進化した「雪も走れる夏タイヤ」ミシュランのオールシーズンタイヤ「クロスクライメート3」はどう進化? 同時に登場した「クロスクライメート3スポーツ」との違いとは
実際にテストコースで走ってみた
栃木県のGKNのテストコースで新しい「クロスクライメート3」に試乗したので、そのインプレッションをお伝えしましょう。

高速周回路で205/55R16 94VXLの「クロスクライメート3」を履いたカローラツーリングに乗りました。

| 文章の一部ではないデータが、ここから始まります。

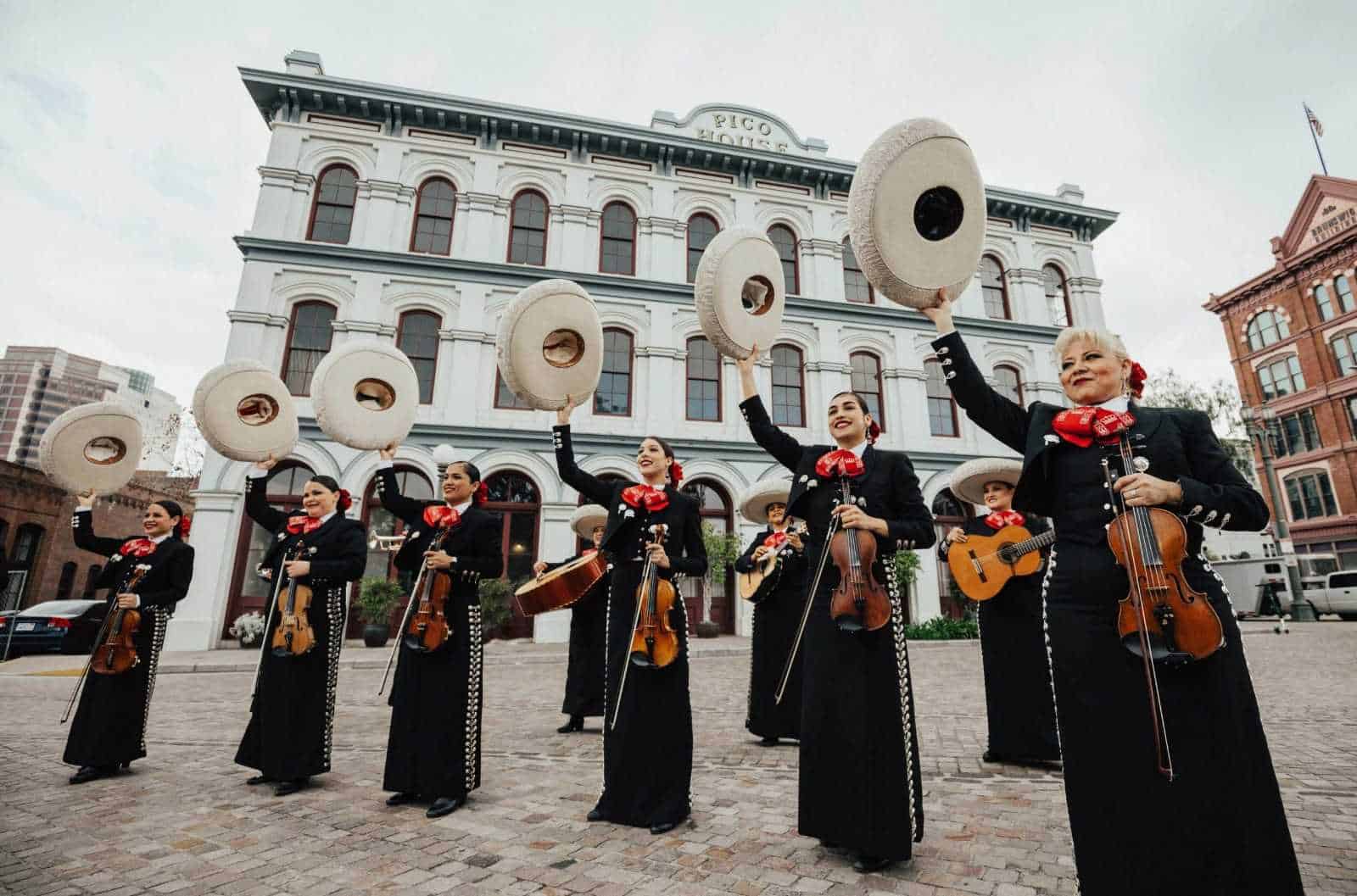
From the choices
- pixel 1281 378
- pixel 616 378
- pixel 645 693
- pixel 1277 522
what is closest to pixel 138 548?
pixel 645 693

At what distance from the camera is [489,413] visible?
1560cm

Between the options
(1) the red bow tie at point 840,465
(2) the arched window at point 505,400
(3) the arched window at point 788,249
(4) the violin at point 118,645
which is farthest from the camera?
(3) the arched window at point 788,249

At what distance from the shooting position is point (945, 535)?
16.7m

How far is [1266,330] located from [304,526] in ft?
152

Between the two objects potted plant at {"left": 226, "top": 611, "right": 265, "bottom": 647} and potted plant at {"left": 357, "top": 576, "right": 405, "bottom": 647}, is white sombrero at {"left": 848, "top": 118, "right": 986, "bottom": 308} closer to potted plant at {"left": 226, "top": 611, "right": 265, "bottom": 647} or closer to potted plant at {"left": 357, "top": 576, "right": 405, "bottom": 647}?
potted plant at {"left": 357, "top": 576, "right": 405, "bottom": 647}

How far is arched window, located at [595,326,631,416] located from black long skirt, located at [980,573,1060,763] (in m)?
12.0

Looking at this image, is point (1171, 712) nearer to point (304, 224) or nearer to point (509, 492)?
point (509, 492)

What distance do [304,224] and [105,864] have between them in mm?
16357

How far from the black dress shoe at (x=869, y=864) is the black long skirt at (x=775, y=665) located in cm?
250

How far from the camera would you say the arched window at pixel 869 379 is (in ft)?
59.9

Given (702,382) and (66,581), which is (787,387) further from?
(66,581)

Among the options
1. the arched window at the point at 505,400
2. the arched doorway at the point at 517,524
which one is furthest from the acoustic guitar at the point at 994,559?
the arched window at the point at 505,400

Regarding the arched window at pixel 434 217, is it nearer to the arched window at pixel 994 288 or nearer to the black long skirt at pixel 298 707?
the black long skirt at pixel 298 707

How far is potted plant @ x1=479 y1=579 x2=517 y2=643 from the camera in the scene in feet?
46.2
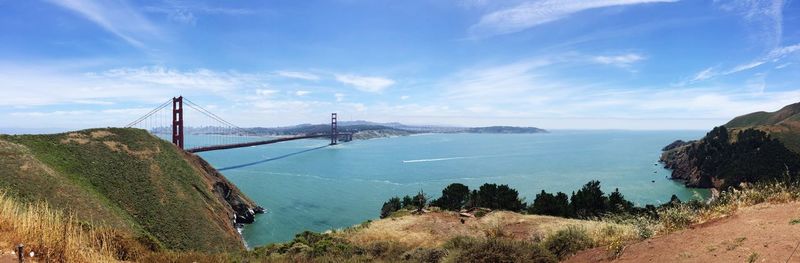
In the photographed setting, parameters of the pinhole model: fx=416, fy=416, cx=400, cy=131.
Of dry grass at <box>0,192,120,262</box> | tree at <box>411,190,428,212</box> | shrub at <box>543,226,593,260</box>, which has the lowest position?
tree at <box>411,190,428,212</box>

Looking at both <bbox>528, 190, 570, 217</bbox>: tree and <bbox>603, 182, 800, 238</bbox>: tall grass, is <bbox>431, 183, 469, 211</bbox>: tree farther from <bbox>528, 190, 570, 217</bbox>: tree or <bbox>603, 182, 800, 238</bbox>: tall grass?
<bbox>603, 182, 800, 238</bbox>: tall grass

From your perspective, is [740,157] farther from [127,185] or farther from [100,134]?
[100,134]

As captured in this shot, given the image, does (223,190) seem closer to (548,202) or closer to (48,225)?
(548,202)

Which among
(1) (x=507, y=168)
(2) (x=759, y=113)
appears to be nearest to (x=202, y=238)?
(1) (x=507, y=168)

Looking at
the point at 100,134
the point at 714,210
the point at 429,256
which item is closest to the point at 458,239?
the point at 429,256

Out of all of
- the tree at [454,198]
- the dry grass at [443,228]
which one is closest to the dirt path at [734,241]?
the dry grass at [443,228]

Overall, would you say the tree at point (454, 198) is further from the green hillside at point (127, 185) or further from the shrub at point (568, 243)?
the shrub at point (568, 243)

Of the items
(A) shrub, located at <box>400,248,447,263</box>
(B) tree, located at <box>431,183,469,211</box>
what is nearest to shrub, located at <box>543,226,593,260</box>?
(A) shrub, located at <box>400,248,447,263</box>
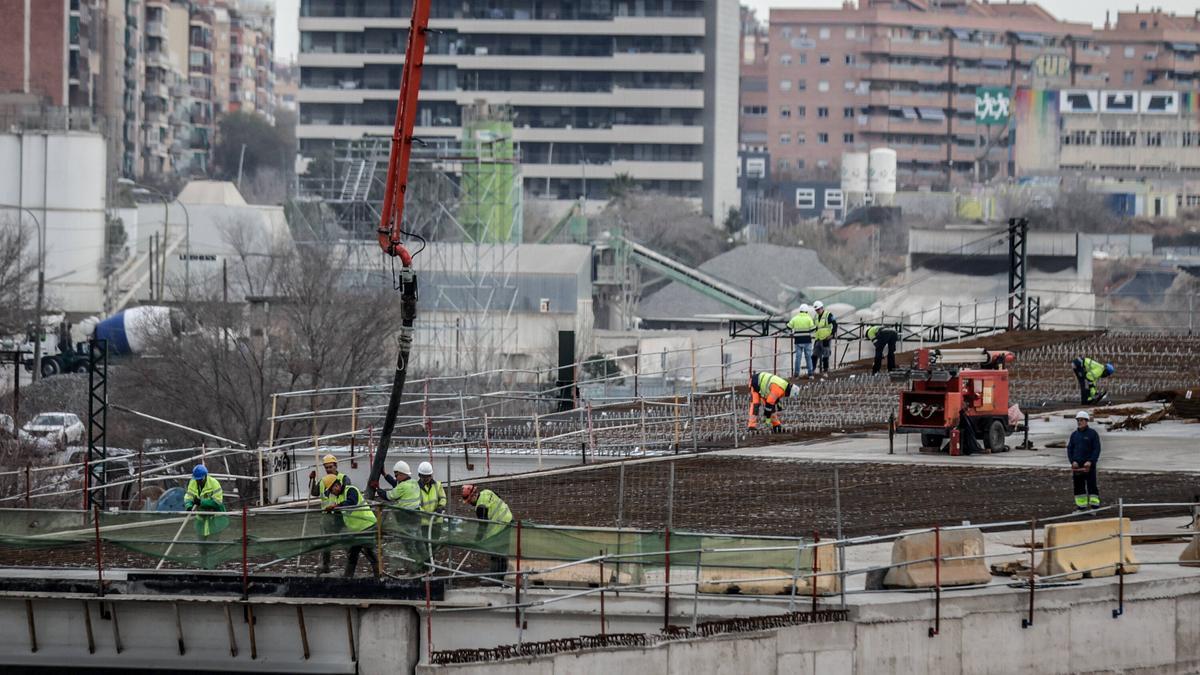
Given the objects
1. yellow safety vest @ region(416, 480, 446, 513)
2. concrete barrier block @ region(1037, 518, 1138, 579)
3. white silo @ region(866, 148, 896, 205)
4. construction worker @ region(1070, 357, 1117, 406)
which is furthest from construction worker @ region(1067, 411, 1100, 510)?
white silo @ region(866, 148, 896, 205)

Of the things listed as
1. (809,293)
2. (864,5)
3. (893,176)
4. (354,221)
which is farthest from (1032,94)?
(354,221)

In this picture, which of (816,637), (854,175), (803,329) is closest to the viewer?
(816,637)

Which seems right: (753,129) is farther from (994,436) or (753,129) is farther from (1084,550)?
(1084,550)

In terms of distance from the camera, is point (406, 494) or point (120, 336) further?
point (120, 336)

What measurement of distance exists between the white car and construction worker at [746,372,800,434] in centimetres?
2158

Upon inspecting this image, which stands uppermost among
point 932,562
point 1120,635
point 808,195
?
point 808,195

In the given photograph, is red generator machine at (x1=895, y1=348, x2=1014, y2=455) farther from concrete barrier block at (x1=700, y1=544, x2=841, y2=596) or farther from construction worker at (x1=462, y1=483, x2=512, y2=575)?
construction worker at (x1=462, y1=483, x2=512, y2=575)

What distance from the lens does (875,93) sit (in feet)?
592

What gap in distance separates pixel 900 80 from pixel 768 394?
15251cm

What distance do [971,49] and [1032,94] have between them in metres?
36.3

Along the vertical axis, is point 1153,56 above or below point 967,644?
above

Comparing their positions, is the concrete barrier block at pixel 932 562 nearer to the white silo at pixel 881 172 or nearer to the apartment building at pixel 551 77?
the apartment building at pixel 551 77

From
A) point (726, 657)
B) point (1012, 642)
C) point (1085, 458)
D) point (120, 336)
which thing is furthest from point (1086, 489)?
point (120, 336)

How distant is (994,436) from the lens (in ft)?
101
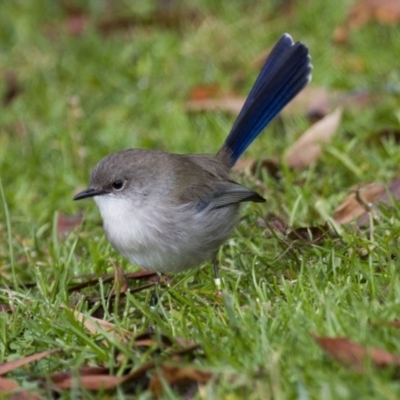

直線ではハンドルのニュートラル付近では遊び感がなく、手応えは穏やかでまろやかな感じがミシュランらしく良かったです。
車線変更ではハンドルを切ればついてくるし、グリップの粘り感があるので安心感が高いです。ここもミシュランらしくグリップのピークが穏やかでジワっと止まる感じでした。
余談ですが、現在わが家のBMW「X1 xDrive20d(U11)」にはダンロップのオールシーズンタイヤ「シンクロウェザー」を履かせていますが、味付けの違いを感じました。
シンクロウェザーはニュートラル付近の反応はダイレクトでシャープ、車線変更時のグリップ感もケース剛性が高くガチっと止まる感じです。同じオールシーズンタイヤでもグリップ感、味の違いを感じました。
ウェット路面でもテスト走行しました。「クロスクライメート3」では、80km/hから0のフルブレーキです。
新品タイヤと残溝2mmのタイヤ比較をおこないます。残溝2mmでは、スピードが速いときに水の上を滑っていく感じで制動距離が伸びましたが、ピークμは新品より高く、スピードが落ちてから急激に減速力が高まる感じです。制動距離は残溝2mmでは約39メートルでしたが、新品タイヤは約35メートルでした。
ウェットハンドリングコースでは225/40R18 92YXLの「クロスクライメート3スポーツ」を履いたゴルフeTSIを試しました。比較用に「クロスクライメート2」も乗りました。

一番感心したのは、濡れたカーブでコーナリング中にハンドルを切り足すと、それに忠実にノーズをインに向けてくれることでした。
粘りのグリップにより安心感が高かったです。コーナリング中にアクセルを踏み込んでいったときにもウェットトラクションの強さを感じました。
これはオールシーズンタイヤのレベルではなく、確かにスポーツタイヤの領域に入っています。先代の「クロスクライメート2」でも悪くないものの、走り味、安心感ともに優位な「クロスクライメート3スポーツ」を知ってしまうと、こちらが欲しくなります。
予想以上に進化したミシュランのオールシーズンタイヤに注目です。